* _Try it_
Please repeat the data exactly. Any picture in it stays out.

* _Data block_
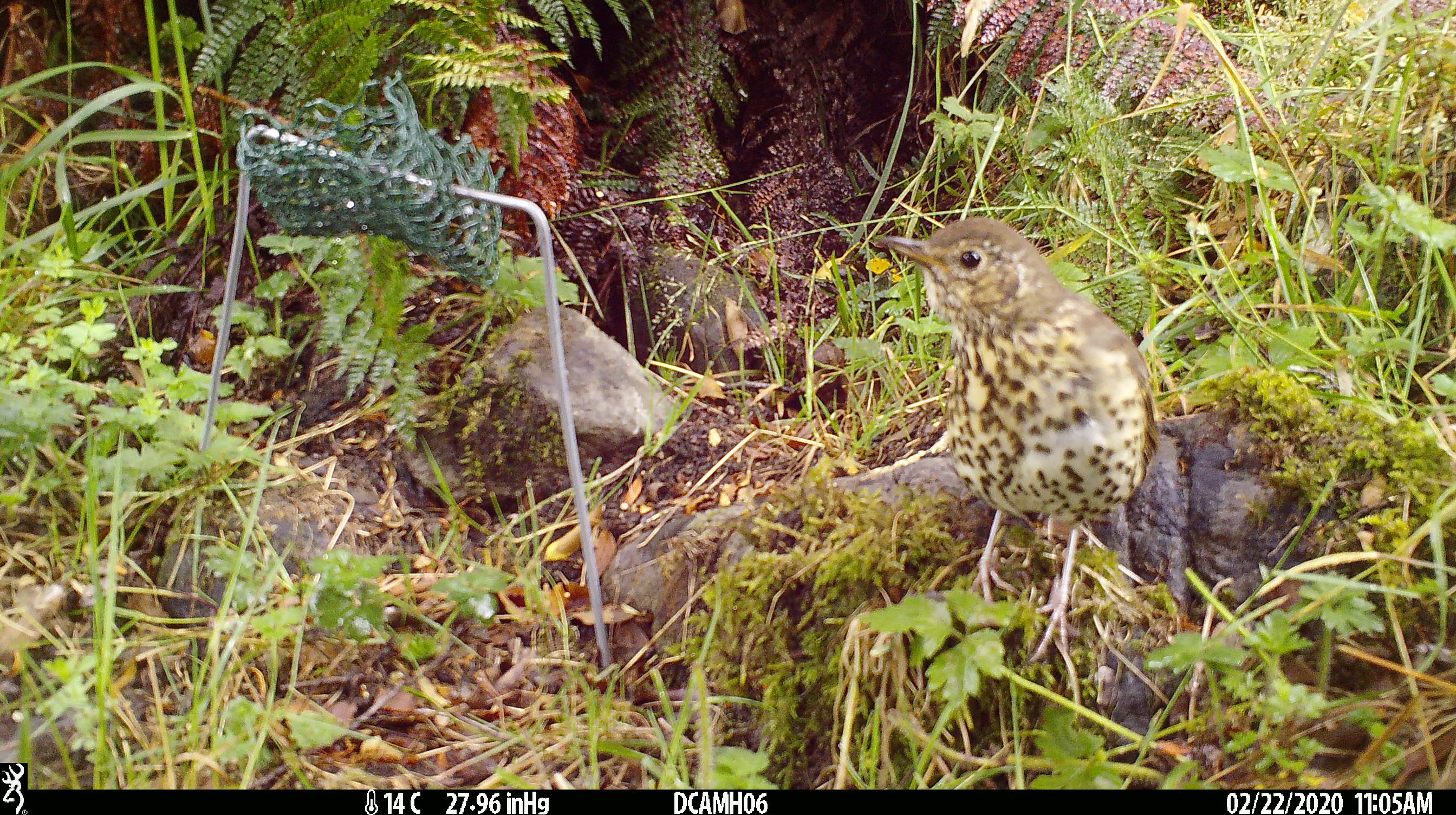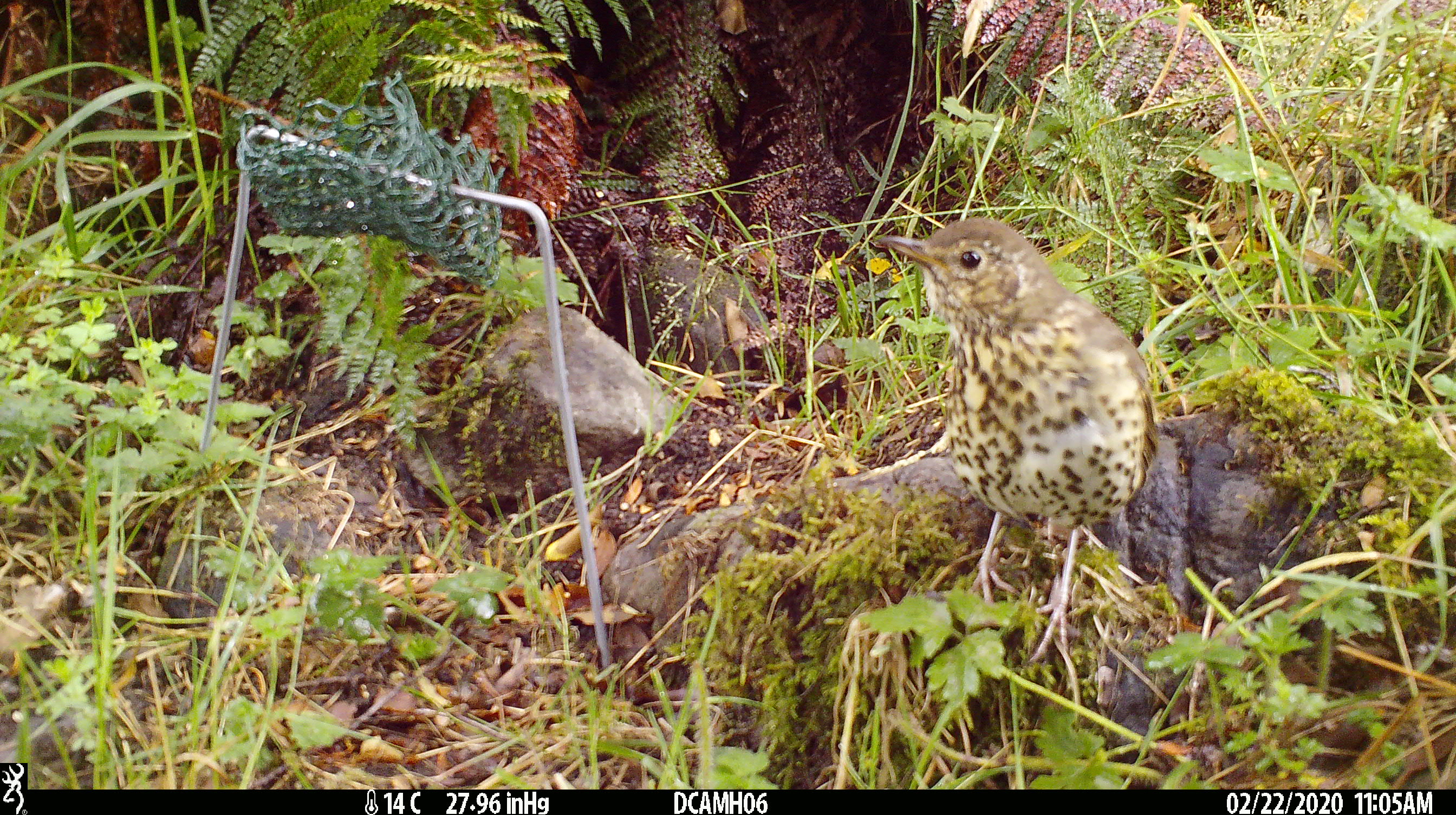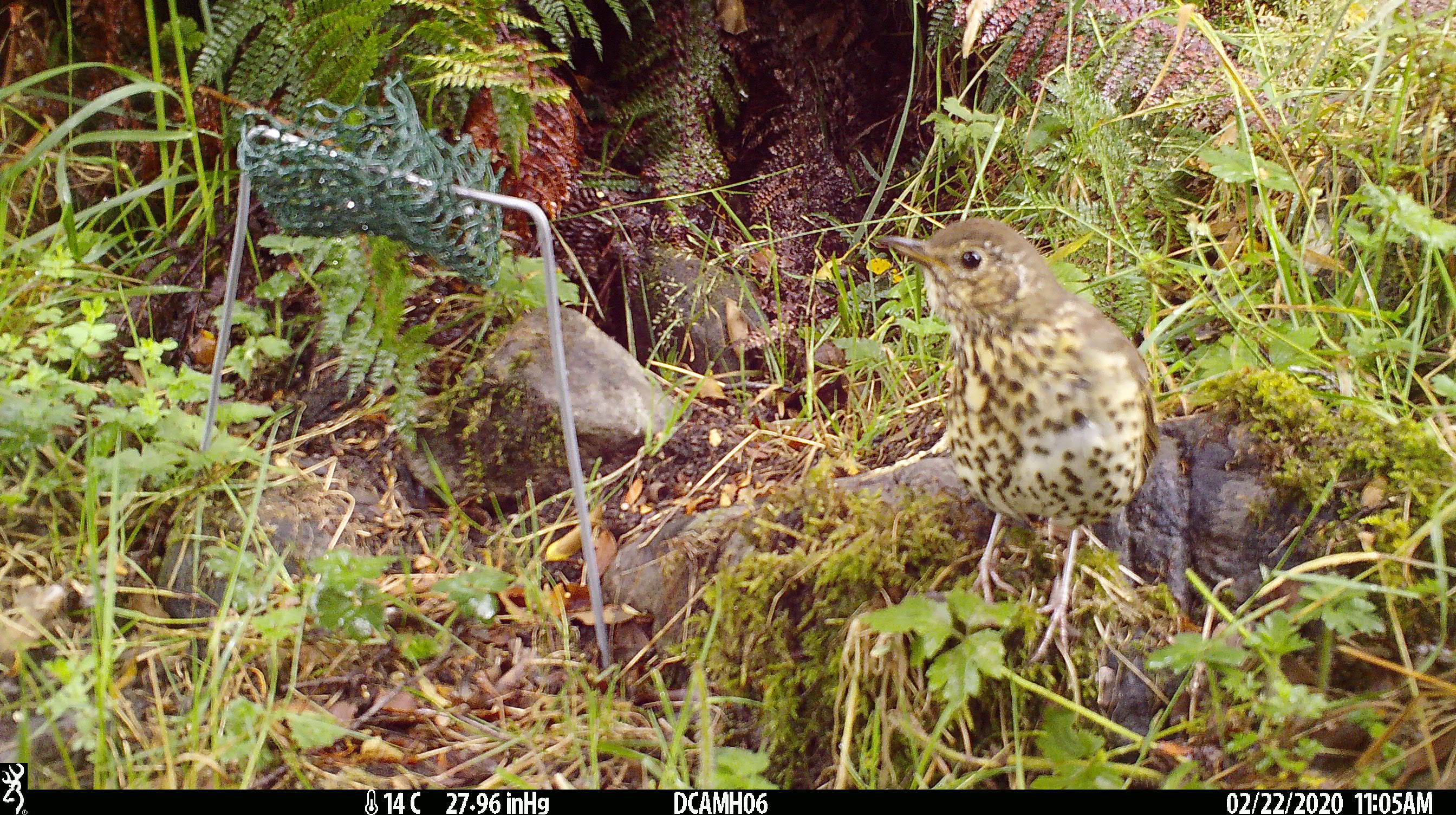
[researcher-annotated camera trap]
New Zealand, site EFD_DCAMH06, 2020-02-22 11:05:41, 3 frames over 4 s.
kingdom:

* _The answer_
[researcher-annotated camera trap]
New Zealand, site EFD_DCAMH06, 2020-02-22 11:05:41, 3 frames over 4 s.
kingdom:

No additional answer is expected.